Senior Vice President for Student Services Dr. Roberto Montoya gave a presentation about the parking structure at the April 15 meeting.
“Students are like ‘I can’t find parking, I can’t get to class.’ And it’s not just students, it’s our faculty,” Montoya said.
According to Montoya, the garage will contain approximately 500 spaces.
“Any engineer will tell you, do not put a parking garage in the middle of your campus. They will tell you that over and over again. We disagree,” Montoya said.
Montoya said student concerns over UC parking spaces prioritized for community member use for external events influenced conversations around the new parking structure. Montoya said CMU administration is working on ways to balance the needs of both groups.

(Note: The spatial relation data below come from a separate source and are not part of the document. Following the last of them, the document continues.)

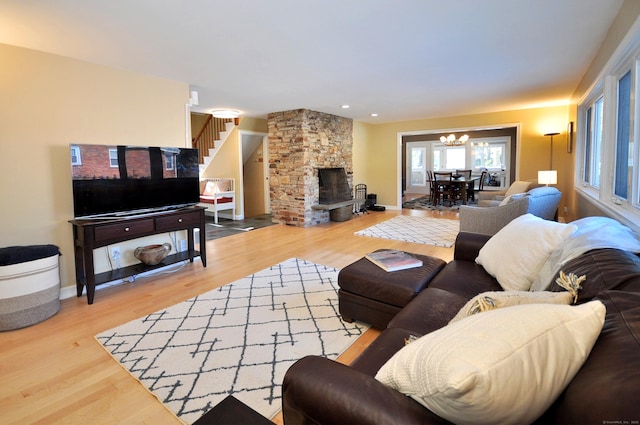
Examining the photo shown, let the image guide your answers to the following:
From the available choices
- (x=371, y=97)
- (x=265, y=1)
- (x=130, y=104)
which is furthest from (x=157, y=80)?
(x=371, y=97)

President John Marshall estimated the project will be finished by spring 2027. Marshall indicated that CMU will soon begin conversations with architects and would like to break ground this summer. He also said this is not the only parking added to campus recently.
Montoya justified the choice of location on the basis that a parking garage in the center of campus will expedite access to academic buildings and residence halls. Montoya said that the engineering obstacles are related to aesthetics rather than structural challenges.
CMU is considering different options to ensure an adequate number of spaces while leaving the on-campus view of the Colorado National Monument unobstructed according to Marshall and Montoya.
“We’ve got four and five-story dorms. But they’re kind of spread out, and we don’t want to create these urban canyons,” Marshall said.
CMU identifies as a Human Scale University. The website defines part of that as “not dwarfed by high-rise residence halls.” Marshall was asked if CMU is considering an underground option for the parking garage, but said anything more than a half level it is too expensive.
An open-air parking garage with approximately half a level underground could solve this issue, allowing for a wide, two- to three-story structure.
“We gotta find the middle ground between functionality and price,” Marshall said.
The total cost is estimated to be slightly more than $27 million and would be paid over a 30 year period.
According to Budget Director Spencer Rockwell, CMU will take out a bond to pay for the parking garage. The new student fee would cover some of CMU’s annual payments on the bond.
“What we’re here, before you, asking for is an income source, a student fee increase that raises roughly half that annual cost of $1.7-1.8 million in debt service payments,” Rockwell said.
CMU requested capital funds for a parking garage through the state over five consecutive years before looking at increasing student fees. The parking garage is considered an auxiliary project and the State of Colorado does not provide capital funding for auxiliary projects.
Marshall said the school justified this decision by referencing a project he thought was for an auxiliary gymnasium built at Fort Lewis College (FLC) that received capital funding.
According to Colorado Capital Development Committee (CDC) staffers, this is the reason for the discrepancy between CMU and FLC’s requests:
“In reviewing the original request documents for the Whalen Gymnasium Expansion and Renovation, Exercise Science, South project, [Fort Lewis Gymnasium Project] we believe the term “auxiliary” was used in the layman’s sense of the word, in that the proposed building was a smaller secondary detached gymnasium separate from the primary FLC gymnasium, rather than as a designation as an auxiliary facility as defined in statute. The Colorado Mesa University Student Parking Garage project was submitted as a state-funded request five times, between FY 2019-20 and FY 2022-23. Each of those times, CMU ranked the project as its last or second-to-last priority out of the 4 to 6 projects it submitted.”
Montoya and Rockwell said funding must be secured to break ground this summer and that waiting on a decision would increase costs. Some senators argued it would be unacceptable to wait on voting for the student fee increase until next semester’s biennial. When the Senate voted to pass the funding increase during the April 22 meeting, three votes were cast in opposition.
Senators who cast their votes in opposition cited complaints from upperclassmen about fee increases that do not benefit them. They were overruled by the majority vote, and senators in favor commented on the parking strain caused by the continued growth of campus.